I get a lot of my DIY-know-it-all from my parents, who have been renovating houses and cooking up a storm since before I was born.

They also know a lot of nifty shortcuts that make them look really crafty and smart while taking little to no effort on their parts.

Here are three of those shortcuts for your edification.

The first is the tablecloth curtain.  This one is in our “yellow” bathroom, which will be renovated shortly, and the tablecloth will go back to the second-hand store from whence it came.  My mother simply folded over one end for a café look and sewed on a series of tabs to hang it with.  Simple, easy, and really it makes a cozy little room.The second, also in the “yellow” bathroom (because it’s yellow, though who knows what colour they’ll paint it next), is the pot-lid holder magazine rack.  Perfect for a small space, the pot-lid holders (which you can purchase from IKEA or Lee Valley) are strong enough to hold several books and magazines for your bathroom entertainment.And the third, while we’re on the yellow theme, is the fancy dish detergent bottle.  This was an old bottle of wine my parents picked up when we were living in BC, and you used to be able to just buy refill bags of dish soap so it cut down on packaging.  Pour in the coloured dish detergent of your choice and pop in a bartender’s stopper and you’re good to go.More ideas to come.

Source records

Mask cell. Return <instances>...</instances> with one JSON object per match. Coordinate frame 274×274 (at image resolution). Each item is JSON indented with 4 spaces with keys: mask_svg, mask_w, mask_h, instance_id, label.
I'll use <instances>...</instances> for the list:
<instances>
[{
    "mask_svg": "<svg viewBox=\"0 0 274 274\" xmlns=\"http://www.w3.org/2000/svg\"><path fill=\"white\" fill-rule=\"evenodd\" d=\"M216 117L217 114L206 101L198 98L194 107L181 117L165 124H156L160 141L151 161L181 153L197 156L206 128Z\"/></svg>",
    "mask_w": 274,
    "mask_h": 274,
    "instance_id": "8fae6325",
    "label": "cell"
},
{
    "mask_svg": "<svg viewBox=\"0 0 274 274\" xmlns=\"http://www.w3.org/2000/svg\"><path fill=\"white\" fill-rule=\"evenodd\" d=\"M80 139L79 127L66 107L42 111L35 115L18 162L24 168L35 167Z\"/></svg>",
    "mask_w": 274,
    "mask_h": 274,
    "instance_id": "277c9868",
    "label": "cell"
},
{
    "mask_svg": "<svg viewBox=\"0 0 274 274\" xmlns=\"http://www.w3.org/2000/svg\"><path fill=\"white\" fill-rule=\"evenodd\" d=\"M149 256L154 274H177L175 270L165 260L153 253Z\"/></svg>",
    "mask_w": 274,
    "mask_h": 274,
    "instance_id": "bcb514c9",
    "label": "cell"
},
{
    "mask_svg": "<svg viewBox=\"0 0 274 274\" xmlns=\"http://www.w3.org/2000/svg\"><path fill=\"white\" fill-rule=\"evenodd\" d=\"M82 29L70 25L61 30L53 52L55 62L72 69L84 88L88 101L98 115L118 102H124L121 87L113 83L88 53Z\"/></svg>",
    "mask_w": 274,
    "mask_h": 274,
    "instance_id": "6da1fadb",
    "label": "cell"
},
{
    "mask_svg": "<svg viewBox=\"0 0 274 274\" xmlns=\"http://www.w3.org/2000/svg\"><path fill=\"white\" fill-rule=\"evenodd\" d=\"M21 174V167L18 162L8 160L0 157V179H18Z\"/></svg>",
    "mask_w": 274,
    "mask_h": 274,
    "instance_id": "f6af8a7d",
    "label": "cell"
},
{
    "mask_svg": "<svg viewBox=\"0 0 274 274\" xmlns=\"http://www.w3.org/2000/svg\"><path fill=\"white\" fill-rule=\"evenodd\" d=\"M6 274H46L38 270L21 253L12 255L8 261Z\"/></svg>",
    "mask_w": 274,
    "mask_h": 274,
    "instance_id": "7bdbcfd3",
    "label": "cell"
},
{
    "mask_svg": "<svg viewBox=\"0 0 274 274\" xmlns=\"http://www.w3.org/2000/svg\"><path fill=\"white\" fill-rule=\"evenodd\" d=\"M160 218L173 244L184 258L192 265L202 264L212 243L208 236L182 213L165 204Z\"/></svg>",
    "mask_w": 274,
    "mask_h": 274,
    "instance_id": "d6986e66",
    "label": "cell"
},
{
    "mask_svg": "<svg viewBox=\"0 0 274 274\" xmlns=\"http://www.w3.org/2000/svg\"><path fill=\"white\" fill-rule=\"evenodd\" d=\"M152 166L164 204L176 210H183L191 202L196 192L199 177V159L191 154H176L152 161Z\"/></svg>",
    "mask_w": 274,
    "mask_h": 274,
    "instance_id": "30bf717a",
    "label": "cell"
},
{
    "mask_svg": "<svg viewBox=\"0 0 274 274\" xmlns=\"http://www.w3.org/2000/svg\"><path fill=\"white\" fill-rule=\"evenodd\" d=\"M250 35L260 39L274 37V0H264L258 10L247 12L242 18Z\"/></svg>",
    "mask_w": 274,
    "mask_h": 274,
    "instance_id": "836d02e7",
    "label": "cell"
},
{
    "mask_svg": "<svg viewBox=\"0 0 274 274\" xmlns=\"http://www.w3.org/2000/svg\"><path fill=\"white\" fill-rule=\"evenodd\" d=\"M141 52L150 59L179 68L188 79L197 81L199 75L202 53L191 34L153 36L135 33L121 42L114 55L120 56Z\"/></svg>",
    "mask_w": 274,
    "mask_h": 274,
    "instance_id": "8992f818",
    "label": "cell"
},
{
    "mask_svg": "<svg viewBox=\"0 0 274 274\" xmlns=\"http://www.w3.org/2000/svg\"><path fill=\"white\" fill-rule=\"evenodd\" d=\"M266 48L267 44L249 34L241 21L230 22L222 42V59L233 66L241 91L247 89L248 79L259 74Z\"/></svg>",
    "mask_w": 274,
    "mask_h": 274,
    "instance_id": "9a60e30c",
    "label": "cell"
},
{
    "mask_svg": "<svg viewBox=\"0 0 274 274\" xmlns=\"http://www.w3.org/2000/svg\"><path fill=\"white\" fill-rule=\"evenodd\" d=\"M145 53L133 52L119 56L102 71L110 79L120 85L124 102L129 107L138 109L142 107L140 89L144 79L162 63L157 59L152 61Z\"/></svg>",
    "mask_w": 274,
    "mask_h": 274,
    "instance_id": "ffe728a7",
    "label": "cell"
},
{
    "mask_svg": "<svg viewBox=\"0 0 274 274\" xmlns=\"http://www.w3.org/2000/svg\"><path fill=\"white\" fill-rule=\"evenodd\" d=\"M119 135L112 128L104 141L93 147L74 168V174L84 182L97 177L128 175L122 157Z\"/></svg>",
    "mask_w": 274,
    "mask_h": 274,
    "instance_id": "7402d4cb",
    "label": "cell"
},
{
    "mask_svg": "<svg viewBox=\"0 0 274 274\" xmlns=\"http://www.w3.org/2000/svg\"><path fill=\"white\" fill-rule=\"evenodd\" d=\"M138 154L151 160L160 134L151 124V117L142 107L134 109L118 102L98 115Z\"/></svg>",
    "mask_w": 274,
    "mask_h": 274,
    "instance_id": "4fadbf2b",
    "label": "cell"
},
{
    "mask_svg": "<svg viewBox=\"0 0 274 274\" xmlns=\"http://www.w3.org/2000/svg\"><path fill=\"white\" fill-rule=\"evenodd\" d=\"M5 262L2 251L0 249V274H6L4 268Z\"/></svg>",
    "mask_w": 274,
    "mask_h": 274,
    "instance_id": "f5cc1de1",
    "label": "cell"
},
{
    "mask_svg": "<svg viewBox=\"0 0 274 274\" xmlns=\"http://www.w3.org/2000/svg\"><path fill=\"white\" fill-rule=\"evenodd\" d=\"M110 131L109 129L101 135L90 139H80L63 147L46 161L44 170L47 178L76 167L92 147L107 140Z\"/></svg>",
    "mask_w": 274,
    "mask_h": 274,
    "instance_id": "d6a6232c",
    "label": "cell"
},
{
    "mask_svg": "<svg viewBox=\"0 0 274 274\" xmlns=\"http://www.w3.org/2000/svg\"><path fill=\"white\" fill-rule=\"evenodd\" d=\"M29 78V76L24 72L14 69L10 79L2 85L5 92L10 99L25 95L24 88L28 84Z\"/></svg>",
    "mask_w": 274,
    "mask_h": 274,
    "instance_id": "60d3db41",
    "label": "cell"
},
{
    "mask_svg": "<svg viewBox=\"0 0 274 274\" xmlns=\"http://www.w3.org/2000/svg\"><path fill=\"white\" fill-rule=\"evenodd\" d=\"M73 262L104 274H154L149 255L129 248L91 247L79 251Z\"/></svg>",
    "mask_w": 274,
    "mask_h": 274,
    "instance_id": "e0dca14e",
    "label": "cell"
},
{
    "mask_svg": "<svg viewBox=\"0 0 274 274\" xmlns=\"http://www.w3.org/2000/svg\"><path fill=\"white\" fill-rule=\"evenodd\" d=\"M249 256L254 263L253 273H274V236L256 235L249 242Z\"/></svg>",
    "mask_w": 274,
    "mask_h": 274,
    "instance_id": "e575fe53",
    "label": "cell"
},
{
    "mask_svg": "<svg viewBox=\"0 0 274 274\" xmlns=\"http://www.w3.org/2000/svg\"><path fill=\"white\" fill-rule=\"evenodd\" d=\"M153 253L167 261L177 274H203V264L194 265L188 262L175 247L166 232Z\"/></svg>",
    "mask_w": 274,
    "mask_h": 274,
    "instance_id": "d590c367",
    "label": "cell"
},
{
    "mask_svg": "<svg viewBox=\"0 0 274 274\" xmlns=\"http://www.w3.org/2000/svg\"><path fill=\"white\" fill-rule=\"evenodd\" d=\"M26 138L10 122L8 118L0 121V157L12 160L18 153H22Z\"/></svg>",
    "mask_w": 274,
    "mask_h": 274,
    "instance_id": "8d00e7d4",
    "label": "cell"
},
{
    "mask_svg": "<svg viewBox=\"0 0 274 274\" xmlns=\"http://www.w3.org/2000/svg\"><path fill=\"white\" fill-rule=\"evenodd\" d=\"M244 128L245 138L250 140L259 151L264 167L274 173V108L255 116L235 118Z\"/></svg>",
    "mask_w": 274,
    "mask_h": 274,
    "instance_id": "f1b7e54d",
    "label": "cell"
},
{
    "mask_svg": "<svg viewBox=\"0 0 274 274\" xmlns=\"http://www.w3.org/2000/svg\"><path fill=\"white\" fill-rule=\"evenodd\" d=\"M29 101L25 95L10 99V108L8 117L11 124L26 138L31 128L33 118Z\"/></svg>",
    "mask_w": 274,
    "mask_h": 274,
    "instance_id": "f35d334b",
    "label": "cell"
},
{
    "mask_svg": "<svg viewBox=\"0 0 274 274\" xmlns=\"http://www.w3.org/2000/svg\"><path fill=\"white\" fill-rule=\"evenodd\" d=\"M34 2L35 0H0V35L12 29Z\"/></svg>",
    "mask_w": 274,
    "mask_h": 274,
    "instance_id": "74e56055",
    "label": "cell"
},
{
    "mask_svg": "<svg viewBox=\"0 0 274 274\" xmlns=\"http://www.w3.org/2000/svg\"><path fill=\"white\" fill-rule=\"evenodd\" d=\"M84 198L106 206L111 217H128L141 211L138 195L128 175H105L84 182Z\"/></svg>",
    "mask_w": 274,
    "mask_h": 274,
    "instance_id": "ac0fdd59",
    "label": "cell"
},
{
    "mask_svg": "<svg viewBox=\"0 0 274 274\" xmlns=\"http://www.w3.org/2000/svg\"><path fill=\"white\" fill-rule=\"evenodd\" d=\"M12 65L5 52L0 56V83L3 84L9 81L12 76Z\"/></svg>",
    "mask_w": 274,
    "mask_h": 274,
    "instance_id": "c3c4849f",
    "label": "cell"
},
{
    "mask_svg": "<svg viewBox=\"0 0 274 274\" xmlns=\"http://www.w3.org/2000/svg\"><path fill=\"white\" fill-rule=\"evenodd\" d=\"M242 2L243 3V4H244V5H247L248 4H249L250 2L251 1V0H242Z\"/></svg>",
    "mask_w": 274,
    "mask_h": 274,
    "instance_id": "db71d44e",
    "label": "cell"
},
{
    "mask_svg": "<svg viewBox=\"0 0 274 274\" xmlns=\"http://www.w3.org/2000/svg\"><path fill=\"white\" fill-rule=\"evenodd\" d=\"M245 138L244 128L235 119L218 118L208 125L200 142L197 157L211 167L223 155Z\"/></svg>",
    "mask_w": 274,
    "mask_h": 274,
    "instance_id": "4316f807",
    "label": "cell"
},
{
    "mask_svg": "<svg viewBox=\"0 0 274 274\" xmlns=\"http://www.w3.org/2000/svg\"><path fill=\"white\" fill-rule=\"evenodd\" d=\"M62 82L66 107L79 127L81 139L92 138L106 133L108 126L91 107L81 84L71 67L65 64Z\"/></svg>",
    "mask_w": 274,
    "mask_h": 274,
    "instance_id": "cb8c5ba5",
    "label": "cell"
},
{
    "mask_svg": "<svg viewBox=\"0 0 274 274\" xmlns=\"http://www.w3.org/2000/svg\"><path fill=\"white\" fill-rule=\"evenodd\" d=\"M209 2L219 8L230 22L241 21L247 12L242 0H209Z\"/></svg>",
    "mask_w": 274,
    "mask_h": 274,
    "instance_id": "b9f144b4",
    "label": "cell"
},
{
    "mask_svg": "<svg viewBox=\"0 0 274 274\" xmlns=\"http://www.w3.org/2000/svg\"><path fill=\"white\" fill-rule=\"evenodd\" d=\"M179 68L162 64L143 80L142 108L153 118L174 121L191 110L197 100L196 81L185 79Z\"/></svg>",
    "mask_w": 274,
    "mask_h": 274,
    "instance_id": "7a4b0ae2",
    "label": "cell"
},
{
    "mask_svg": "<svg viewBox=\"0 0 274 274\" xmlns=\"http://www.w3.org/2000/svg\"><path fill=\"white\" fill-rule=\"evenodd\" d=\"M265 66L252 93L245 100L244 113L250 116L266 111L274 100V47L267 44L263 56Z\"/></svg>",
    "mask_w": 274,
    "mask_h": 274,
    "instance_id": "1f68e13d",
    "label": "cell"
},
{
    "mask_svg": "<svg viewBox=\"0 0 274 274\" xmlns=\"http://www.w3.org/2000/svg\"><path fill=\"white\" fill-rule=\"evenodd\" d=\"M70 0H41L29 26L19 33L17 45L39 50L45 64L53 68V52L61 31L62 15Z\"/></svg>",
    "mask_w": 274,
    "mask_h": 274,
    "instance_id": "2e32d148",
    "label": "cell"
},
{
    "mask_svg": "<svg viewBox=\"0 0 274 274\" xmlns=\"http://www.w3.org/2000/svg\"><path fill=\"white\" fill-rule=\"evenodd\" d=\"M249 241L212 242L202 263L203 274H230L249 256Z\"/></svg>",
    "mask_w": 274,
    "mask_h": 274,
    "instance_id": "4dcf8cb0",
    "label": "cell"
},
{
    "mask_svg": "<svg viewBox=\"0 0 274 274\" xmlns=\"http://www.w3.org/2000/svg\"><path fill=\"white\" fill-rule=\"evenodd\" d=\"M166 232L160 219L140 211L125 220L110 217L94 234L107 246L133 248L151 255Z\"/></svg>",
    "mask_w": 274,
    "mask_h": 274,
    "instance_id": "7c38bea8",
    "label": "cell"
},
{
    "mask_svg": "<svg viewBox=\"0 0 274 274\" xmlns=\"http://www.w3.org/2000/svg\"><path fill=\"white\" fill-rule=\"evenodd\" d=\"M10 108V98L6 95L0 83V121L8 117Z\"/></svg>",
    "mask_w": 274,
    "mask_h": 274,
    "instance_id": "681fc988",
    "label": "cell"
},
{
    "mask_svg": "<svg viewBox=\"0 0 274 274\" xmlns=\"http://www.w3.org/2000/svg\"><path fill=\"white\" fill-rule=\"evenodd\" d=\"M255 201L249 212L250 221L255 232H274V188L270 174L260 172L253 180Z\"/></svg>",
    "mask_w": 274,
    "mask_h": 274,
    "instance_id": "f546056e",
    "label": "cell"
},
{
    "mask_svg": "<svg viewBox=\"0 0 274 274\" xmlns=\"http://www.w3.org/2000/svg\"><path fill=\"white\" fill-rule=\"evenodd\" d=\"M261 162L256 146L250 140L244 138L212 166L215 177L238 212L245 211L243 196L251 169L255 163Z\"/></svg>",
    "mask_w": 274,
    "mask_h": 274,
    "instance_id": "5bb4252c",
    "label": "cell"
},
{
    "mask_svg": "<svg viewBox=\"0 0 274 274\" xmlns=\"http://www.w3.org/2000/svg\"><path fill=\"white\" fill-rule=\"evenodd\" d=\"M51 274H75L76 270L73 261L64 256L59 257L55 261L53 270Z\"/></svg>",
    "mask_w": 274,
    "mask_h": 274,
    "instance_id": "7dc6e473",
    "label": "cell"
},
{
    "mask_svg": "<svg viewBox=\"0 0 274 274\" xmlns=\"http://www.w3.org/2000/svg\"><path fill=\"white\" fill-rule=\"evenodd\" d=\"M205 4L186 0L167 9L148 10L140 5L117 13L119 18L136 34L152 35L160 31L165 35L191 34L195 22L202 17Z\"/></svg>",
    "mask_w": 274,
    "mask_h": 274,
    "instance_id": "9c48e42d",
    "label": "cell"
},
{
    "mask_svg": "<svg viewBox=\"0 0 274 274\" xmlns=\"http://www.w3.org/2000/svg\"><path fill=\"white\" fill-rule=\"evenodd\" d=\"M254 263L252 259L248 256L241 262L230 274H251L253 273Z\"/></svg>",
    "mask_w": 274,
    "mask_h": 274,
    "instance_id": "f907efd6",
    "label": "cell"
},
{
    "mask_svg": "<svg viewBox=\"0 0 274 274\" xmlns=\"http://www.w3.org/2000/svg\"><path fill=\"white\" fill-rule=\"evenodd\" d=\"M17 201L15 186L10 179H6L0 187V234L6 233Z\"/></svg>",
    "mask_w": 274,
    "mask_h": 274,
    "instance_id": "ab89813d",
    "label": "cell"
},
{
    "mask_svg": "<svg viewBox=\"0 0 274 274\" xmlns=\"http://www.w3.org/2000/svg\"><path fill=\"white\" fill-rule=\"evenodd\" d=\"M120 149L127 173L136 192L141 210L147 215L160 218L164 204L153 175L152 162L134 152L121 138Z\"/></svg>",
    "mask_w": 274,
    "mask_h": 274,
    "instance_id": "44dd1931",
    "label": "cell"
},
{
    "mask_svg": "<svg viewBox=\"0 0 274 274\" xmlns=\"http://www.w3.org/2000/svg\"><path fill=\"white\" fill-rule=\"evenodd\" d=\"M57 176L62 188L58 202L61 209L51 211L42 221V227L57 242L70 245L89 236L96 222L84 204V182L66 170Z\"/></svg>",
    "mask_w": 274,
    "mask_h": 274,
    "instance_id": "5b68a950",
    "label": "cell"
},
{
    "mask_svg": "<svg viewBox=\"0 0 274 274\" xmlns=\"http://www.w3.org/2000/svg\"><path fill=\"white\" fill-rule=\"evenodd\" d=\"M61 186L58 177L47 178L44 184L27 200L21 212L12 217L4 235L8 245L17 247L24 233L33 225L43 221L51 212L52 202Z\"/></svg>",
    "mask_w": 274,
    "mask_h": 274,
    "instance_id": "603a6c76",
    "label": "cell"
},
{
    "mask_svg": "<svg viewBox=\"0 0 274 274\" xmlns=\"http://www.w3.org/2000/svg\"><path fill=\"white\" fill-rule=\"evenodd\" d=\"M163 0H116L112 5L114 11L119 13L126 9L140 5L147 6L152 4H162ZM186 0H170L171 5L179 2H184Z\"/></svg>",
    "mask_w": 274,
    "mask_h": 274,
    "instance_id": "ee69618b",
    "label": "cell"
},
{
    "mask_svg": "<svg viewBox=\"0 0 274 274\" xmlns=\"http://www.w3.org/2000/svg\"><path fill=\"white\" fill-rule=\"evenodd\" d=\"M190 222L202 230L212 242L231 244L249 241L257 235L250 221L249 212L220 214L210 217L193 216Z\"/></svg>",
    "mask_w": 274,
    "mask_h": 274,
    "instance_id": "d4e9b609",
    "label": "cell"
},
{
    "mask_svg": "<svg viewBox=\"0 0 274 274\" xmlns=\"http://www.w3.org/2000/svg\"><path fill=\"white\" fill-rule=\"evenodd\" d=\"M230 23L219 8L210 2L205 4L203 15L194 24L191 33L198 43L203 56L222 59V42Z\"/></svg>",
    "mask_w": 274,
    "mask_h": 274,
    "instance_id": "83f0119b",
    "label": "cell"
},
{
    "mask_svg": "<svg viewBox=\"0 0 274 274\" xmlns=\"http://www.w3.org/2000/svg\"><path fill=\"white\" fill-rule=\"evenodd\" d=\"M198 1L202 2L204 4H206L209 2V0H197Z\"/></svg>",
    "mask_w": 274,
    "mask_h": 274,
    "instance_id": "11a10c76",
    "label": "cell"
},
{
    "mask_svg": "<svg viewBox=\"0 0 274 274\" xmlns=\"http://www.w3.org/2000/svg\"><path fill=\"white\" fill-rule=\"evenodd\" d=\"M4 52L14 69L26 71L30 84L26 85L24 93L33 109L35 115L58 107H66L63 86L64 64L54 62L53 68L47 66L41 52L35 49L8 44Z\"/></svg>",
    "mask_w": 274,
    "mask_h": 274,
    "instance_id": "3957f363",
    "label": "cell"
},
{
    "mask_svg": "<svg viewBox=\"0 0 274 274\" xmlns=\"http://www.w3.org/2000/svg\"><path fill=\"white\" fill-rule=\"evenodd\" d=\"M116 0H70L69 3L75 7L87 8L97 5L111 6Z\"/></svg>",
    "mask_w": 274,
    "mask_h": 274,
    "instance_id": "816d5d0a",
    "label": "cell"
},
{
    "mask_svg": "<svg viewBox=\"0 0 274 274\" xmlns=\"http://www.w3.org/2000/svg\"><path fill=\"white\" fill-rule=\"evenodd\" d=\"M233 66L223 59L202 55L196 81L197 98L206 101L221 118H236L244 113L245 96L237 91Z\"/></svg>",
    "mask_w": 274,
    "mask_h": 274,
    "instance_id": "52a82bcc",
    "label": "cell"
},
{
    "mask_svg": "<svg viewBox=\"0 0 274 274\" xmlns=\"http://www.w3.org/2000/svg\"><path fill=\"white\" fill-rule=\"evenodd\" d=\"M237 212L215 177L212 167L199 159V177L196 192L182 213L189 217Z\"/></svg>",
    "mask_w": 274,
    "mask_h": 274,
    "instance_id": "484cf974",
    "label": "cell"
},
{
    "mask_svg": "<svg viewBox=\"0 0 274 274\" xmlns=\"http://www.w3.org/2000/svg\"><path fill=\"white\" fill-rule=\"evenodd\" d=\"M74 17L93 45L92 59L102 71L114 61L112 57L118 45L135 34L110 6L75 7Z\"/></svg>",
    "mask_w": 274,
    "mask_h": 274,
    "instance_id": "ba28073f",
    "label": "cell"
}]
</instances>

__Aim of the exercise__
Repeat word for word the stretch of the DIY shortcuts text from "I get a lot" through "on their parts.".

__Written solution__
I get a lot of my DIY-know-it-all from my parents, who have been renovating houses and cooking up a storm since before I was born.

They also know a lot of nifty shortcuts that make them look really crafty and smart while taking little to no effort on their parts.